Virtual shadows are not required by Nanite: it also supports other shadowing techniques. Virtual shadowing is not practical without Nanite.

8.5 Compression

Nanite uses compressed representations for most data, and two different compressions: a directly-readable in-memory format and a more space-efficient but compute-expensive on-dick format.

In memory, the core idea is to bound the range of values per cluster and store each value with the minimum allowable bits as a bit stream, not a byte stream. For example, if a cluster’s $x$ values range from 0x38.F2 to 0x3A.3E with 8 bits of precision past the binary point, only 10 bits are needed per $x$ value. Triangle indices are stored with the smallest index in full precision and then two offsets; with 128-triangle clusters and clever ordering of vertices, this can be just 17 bits per triangle. Texture coordinates, material indices, and normals are encoded with similar bit-oriented reasoning.

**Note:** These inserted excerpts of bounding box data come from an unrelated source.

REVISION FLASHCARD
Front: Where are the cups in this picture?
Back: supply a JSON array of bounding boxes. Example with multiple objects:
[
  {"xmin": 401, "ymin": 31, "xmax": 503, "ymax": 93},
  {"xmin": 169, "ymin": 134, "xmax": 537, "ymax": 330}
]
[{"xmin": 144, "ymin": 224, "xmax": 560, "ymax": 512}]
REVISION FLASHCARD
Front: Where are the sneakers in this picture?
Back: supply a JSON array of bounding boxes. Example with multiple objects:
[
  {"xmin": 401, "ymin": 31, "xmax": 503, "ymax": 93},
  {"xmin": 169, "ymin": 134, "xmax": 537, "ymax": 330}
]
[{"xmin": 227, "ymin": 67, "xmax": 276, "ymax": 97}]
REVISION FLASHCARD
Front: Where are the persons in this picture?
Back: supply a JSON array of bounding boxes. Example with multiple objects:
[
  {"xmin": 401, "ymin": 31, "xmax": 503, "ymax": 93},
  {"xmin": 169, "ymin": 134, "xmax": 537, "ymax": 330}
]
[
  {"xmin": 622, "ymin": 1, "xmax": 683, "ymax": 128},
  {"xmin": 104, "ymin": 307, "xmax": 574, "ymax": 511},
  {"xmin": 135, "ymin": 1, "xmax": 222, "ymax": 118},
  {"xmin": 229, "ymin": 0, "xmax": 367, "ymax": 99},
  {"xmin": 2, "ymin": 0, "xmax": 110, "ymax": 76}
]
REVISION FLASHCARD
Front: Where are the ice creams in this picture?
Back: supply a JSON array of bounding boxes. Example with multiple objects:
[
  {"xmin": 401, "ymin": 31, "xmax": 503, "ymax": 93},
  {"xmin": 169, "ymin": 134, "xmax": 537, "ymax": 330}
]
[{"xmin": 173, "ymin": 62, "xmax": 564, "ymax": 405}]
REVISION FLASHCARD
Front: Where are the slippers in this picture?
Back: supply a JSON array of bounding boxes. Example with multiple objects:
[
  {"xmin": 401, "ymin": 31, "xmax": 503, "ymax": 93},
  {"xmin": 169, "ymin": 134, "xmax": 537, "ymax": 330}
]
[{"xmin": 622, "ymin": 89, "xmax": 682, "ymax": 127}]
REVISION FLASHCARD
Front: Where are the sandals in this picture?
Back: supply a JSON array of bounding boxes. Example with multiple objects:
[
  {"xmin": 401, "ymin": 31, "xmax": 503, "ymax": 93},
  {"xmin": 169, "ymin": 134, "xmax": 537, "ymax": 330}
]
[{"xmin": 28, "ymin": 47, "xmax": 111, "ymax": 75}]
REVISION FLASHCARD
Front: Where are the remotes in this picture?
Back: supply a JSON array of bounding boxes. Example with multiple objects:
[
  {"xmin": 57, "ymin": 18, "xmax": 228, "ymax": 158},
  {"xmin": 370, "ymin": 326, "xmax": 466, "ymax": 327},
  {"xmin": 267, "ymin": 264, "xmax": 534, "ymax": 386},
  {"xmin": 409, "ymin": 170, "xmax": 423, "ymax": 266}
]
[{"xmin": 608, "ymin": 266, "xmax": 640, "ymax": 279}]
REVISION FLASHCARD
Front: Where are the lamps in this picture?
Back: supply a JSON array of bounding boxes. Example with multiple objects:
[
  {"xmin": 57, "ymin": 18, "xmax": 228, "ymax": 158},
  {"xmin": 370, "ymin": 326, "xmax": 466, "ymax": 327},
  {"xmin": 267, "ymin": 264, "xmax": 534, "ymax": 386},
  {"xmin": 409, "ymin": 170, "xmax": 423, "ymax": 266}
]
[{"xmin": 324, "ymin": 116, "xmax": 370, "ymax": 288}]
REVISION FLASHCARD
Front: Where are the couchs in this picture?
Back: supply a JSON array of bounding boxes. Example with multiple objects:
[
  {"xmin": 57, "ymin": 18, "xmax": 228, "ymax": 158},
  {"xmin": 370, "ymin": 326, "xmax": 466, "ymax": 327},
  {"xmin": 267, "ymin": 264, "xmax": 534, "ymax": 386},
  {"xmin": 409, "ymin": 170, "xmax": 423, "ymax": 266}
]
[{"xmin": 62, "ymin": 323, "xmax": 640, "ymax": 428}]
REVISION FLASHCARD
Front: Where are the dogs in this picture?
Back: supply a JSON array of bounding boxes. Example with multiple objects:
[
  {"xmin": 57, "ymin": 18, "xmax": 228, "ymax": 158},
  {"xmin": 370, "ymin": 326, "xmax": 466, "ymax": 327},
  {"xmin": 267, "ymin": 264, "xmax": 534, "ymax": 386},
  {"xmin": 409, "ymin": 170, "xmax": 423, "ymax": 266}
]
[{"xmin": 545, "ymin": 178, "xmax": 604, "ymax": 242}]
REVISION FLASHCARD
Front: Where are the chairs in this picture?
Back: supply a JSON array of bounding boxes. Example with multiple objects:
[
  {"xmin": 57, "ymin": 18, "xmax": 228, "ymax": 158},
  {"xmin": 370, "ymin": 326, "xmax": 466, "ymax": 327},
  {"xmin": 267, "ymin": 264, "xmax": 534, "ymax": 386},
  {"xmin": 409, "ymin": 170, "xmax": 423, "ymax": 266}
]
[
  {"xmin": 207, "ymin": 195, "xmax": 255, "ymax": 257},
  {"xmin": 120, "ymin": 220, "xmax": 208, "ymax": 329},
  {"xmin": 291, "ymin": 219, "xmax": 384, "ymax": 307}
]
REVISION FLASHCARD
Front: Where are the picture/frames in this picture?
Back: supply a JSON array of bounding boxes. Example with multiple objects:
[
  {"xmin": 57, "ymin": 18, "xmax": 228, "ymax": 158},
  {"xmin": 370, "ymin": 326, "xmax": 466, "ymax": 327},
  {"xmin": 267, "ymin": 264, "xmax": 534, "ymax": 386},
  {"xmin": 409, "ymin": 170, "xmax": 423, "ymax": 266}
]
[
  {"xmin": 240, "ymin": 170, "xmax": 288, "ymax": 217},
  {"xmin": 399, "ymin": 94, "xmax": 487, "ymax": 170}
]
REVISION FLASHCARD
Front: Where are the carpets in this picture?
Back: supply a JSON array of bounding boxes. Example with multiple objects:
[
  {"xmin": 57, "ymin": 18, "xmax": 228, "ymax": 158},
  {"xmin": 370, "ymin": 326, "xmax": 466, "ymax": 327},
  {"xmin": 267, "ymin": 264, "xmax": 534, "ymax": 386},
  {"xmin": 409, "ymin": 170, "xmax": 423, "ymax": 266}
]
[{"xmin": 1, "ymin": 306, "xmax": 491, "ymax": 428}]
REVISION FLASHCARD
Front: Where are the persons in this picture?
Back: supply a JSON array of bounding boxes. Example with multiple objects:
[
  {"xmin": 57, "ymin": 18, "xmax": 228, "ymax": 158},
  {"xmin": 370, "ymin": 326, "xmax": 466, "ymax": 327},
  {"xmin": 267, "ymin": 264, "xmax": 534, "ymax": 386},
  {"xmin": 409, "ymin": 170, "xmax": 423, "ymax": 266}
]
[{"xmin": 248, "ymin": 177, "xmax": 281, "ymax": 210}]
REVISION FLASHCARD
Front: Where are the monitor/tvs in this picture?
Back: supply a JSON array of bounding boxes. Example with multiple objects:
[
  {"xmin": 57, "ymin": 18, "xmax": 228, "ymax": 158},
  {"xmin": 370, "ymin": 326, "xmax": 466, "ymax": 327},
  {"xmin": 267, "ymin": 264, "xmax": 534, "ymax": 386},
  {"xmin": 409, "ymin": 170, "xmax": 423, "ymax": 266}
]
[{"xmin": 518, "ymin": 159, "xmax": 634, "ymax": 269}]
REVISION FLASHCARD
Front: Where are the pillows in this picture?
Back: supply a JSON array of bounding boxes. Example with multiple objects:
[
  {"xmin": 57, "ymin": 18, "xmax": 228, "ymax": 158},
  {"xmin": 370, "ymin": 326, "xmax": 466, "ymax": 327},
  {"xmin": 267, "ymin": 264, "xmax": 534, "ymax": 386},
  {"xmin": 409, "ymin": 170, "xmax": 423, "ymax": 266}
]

On disk, existing LZ compression is used. These are byte-based, so the bit-oriented approaches of the in-memory design are not a good fit. The space saving gained by LZ compression is roughly proportional to the skew of the byte distribution: if all 256 byte values are equally common LZ doesn’t save space while if 95% of bytes are one of a dozen specific values it can achieve order-of-magnitude compression. Hardware LZ compression works in windows, so ordering data to have similar bytes nearby in memory is a win. Nanite has several tricks for transforming cluster data in ways that increase the likelihood of LZ compression being happy with the results and active work to improve this further.